Dans son livre Sur la trace des peuples perdus paru en 2015, l’ethnologue dit ceci : « Ils ont beaucoup à nous transmettre et pourtant nous ne prenons pas le temps de recenser leurs savoirs extraordinaires, nous les traitons de primitifs, nous nous emparons de leurs terres, de leurs forêts, de leurs rivières, de leurs montagnes et des richesses qu’elles contiennent. Il faut garder une trace de leur passage, non seulement pour la mémoire de l’humanité tout entière mais aussi pour leurs propres descendants, qui auront ainsi une trace de leur passé. Cela constitue une partie essentielle de mon travail et de celui de mes collègues ethnographes et anthropologues. » (p.48)

Journal de bord d’un aventurier

Le livre raconte les découvertes, par J.P. Dutilleux, de 18 tribus dont certaines remontent aux années 80. D’emblée, on est saisi de curiosité pour cet explorateur qui, en 1975, affronte les Asmats, tribu cannibale d’Indonésie, grands amateurs de sperme et de cervelle humaine. Et tout le long de ce récit autobiographique (l’auteur évoque même sa petite amie !), on se rend compte de la difficulté et des dangers de communiquer avec ces tribus farouches qui, lance en main, parlant une langue inconnue, sont prêtes à en découdre pour peu qu’un geste ou un regard maladroit les effraye ou leur insupporte. Et l’explorateur ou l’aventurier (on hésite sur le terme !) avec une curiosité insatiable, ne ménage pas sa peine car il a affronté des tornades, failli se noyer ou mourir de soif sous des chaleurs torrides.

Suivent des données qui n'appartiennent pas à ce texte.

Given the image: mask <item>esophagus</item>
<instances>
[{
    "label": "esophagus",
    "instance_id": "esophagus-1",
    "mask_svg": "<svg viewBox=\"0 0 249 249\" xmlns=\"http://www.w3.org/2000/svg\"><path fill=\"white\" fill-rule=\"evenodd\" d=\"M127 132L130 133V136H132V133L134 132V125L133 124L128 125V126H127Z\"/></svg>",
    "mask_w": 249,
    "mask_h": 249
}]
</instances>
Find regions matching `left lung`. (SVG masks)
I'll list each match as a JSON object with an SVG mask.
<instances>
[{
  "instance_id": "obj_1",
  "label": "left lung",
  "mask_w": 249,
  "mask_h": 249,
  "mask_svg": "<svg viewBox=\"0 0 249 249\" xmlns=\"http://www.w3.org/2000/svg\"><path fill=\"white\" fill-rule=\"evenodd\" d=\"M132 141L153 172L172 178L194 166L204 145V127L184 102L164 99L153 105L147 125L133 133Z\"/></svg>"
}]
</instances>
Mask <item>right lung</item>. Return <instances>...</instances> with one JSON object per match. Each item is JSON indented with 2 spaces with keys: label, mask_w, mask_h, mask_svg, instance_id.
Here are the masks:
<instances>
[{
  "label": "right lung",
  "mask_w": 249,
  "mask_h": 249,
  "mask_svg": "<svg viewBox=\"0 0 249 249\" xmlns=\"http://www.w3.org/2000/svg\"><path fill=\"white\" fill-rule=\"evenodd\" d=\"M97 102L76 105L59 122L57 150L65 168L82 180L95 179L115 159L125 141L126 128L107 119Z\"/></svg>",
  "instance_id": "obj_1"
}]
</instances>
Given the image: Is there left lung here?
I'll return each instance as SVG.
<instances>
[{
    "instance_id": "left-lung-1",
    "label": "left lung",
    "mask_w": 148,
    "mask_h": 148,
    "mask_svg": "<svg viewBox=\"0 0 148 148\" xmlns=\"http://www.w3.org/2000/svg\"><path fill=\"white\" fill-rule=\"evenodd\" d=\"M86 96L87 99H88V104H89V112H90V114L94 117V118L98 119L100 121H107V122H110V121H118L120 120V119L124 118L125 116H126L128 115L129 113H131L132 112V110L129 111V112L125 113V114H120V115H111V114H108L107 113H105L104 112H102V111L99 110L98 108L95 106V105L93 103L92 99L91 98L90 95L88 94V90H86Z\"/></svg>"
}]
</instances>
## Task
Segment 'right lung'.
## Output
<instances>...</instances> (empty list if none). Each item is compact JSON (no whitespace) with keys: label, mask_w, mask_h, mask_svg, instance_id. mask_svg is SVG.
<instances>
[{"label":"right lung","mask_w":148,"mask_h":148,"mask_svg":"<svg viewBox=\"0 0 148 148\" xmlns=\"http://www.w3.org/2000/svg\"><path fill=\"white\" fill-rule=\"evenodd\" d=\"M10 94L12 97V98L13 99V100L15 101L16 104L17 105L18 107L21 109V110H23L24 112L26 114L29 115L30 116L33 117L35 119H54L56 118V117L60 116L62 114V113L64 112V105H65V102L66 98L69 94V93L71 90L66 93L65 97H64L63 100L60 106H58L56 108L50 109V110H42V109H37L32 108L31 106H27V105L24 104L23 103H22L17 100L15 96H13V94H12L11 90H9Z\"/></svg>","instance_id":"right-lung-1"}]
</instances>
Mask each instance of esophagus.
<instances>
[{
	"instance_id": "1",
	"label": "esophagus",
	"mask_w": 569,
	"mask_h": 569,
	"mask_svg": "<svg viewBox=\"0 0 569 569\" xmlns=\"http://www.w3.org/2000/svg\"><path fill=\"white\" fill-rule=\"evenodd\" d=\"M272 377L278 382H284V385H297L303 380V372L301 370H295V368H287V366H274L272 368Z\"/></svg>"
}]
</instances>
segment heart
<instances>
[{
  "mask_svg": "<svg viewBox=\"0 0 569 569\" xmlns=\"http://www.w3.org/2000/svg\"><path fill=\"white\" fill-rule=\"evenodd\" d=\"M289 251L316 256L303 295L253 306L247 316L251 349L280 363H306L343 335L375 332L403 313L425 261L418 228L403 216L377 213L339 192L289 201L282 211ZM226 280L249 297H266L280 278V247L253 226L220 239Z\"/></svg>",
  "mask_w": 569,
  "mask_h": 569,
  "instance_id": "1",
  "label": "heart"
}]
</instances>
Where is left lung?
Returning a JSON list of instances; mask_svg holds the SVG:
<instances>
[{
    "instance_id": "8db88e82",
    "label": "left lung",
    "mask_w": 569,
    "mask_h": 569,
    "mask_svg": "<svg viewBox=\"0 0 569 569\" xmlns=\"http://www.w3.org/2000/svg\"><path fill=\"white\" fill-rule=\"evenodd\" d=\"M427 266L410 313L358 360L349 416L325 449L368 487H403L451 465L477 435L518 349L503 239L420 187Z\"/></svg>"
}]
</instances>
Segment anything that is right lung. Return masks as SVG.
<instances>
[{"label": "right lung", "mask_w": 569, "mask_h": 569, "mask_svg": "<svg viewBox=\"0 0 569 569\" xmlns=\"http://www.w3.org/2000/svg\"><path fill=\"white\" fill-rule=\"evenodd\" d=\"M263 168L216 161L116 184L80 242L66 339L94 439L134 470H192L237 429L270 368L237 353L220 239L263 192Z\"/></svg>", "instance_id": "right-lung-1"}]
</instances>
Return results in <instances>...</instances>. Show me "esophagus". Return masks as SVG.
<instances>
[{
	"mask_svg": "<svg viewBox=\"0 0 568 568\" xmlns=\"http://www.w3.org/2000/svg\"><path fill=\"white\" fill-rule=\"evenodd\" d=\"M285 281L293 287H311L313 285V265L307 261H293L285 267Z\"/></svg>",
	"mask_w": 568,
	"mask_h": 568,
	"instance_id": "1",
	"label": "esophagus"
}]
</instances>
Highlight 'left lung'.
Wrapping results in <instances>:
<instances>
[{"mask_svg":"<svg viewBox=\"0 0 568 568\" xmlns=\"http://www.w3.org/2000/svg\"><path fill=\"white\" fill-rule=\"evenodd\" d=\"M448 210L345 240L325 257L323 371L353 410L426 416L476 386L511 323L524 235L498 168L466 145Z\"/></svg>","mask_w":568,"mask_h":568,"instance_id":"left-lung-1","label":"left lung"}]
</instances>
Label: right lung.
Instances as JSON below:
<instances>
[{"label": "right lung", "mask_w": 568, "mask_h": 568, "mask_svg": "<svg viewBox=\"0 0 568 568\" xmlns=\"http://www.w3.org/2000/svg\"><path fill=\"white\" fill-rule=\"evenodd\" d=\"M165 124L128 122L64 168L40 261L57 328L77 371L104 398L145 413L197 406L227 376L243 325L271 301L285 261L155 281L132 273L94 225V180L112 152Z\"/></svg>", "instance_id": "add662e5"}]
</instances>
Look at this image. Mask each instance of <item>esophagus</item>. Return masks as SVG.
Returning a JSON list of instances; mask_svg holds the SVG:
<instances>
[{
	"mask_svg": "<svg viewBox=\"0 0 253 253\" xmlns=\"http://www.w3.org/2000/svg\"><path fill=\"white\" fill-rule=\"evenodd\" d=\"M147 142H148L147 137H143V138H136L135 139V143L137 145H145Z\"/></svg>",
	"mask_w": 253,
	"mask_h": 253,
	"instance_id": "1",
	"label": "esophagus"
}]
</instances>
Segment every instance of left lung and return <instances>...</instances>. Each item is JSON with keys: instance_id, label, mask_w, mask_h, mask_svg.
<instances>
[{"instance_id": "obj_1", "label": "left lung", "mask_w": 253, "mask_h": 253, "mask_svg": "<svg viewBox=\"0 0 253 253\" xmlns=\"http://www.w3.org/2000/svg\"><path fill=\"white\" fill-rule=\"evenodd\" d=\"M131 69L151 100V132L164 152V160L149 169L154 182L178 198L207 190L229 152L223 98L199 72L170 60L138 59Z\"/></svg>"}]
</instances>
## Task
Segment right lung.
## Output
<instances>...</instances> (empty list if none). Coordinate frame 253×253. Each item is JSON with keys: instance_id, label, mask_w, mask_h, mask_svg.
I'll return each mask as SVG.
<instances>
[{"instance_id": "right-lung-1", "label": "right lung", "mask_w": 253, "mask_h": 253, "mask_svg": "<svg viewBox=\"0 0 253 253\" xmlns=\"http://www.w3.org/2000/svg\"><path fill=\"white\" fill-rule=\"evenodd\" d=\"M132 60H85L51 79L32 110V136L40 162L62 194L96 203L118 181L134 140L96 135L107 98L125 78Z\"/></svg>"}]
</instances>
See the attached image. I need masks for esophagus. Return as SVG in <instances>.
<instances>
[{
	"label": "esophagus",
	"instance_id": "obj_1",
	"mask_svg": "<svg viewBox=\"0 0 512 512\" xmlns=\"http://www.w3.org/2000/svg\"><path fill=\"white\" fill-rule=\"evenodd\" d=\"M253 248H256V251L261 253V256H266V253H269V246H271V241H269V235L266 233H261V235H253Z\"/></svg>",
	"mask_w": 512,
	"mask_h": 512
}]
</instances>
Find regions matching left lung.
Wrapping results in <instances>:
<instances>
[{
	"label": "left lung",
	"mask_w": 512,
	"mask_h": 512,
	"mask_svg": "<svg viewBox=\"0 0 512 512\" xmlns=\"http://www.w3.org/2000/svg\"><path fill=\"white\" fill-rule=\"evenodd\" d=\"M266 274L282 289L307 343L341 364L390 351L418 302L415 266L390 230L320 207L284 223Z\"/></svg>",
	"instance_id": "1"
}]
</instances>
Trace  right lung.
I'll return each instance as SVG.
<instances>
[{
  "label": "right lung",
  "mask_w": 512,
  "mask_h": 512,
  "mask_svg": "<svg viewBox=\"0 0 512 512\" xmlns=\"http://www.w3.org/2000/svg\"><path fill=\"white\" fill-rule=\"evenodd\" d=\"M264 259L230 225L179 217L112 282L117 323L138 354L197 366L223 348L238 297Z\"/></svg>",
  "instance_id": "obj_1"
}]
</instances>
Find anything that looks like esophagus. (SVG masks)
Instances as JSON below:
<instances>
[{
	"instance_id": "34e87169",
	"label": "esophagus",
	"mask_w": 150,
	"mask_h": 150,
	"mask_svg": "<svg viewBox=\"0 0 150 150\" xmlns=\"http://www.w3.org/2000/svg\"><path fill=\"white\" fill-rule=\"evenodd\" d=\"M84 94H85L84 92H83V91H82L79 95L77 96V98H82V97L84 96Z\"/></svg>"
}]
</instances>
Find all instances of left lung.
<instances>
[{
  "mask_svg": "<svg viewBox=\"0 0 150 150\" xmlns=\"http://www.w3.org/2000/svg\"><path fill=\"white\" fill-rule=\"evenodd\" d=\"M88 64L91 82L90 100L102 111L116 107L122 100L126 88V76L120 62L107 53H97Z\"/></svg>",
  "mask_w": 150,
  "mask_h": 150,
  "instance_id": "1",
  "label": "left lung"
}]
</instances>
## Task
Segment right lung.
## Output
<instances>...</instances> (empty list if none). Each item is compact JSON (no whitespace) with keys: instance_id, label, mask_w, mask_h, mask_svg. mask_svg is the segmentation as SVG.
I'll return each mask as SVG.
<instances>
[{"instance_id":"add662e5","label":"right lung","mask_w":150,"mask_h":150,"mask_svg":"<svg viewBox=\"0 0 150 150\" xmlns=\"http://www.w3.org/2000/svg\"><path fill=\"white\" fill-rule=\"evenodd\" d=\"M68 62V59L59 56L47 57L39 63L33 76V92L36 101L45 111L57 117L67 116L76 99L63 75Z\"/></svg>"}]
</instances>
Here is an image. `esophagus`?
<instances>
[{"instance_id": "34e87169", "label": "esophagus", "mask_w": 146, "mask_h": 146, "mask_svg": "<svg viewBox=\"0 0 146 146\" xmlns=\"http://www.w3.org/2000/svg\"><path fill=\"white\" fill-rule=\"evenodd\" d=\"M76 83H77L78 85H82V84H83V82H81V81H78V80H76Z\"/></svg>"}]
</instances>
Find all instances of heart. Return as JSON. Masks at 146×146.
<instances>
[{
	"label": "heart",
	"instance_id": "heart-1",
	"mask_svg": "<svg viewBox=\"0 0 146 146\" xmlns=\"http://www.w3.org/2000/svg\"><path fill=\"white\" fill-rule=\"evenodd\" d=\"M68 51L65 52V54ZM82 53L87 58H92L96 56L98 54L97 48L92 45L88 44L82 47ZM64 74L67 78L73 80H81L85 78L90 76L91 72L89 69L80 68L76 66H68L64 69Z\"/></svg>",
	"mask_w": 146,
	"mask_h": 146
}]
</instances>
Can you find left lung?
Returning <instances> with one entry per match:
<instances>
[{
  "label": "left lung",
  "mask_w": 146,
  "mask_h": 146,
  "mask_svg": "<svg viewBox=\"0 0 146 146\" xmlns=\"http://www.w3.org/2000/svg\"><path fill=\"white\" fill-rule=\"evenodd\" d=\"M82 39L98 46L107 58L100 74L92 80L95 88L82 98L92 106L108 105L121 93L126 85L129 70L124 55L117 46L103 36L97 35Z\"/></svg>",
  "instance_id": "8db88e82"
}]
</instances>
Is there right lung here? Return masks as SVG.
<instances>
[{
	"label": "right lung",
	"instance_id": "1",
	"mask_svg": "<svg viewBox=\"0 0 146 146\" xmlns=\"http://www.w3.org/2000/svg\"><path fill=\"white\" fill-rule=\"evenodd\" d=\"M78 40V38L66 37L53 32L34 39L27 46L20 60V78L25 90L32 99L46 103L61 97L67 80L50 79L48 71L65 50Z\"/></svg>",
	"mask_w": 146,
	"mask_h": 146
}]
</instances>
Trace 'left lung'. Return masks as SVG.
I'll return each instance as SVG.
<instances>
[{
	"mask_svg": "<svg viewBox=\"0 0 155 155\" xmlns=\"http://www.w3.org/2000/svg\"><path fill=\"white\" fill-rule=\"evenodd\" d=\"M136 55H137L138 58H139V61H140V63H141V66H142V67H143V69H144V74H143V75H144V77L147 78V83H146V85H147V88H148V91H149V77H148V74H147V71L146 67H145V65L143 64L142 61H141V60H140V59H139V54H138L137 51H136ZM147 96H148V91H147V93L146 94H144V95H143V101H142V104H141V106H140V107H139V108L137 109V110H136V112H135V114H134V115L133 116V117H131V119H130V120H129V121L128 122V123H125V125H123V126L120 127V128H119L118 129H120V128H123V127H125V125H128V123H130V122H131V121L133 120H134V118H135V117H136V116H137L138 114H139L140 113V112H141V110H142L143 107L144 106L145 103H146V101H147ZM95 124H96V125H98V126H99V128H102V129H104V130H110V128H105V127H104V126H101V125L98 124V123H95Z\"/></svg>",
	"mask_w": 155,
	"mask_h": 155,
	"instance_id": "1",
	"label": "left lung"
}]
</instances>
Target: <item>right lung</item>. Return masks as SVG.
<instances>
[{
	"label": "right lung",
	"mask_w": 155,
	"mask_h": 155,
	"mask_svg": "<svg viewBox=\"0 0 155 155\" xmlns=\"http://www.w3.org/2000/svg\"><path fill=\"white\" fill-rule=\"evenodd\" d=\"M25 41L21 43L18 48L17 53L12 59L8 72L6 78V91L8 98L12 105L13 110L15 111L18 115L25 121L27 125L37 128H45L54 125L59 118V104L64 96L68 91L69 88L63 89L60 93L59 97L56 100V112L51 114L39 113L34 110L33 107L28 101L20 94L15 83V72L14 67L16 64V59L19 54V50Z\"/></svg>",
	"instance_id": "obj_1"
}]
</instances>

Il a marché (ou roulé) dans des déserts de Madagascar et d’Afrique de l’Est, au cœur du Nouveau-Mexique, en passant par la forêt équatoriale du Congo, le long des vallées de Nouvelle-Guinée, jusqu’au plus profond de l’Amazonie.

Si le récit n’a pas la rigueur d’un ouvrage scientifique, on y apprécie le style naturel avec des anecdotes, historiettes, partages d’émotions personnelles, sens du suspens et humour qui rendent la lecture à la fois plaisante et intéressante. Mais des questions, sur les méthodes de travail et même la véracité des faits racontés avec spontanéité, laissent un peu interrogateur.

On en retient, en refermant le livre, une forte impression, en droite ligne avec la réflexion de l’auteur : « Ces derniers peuples premiers vivent dans un environnement qui suffit à leurs besoins. Leurs cultures et leurs technologies se sont arrêtées dans le temps, leurs modes de vie restent inchangés car ils n’ont besoin de rien de plus, rien de moins. »

Une leçon que l’exposition au Malmundarium et la lecture du livre[1] nous invitent à suivre.

Godelieve Ugeux


[1] Dutilleux Jean-Pierre. Sur la trace des peuples perdus, 2015, Editions Hugo Doc.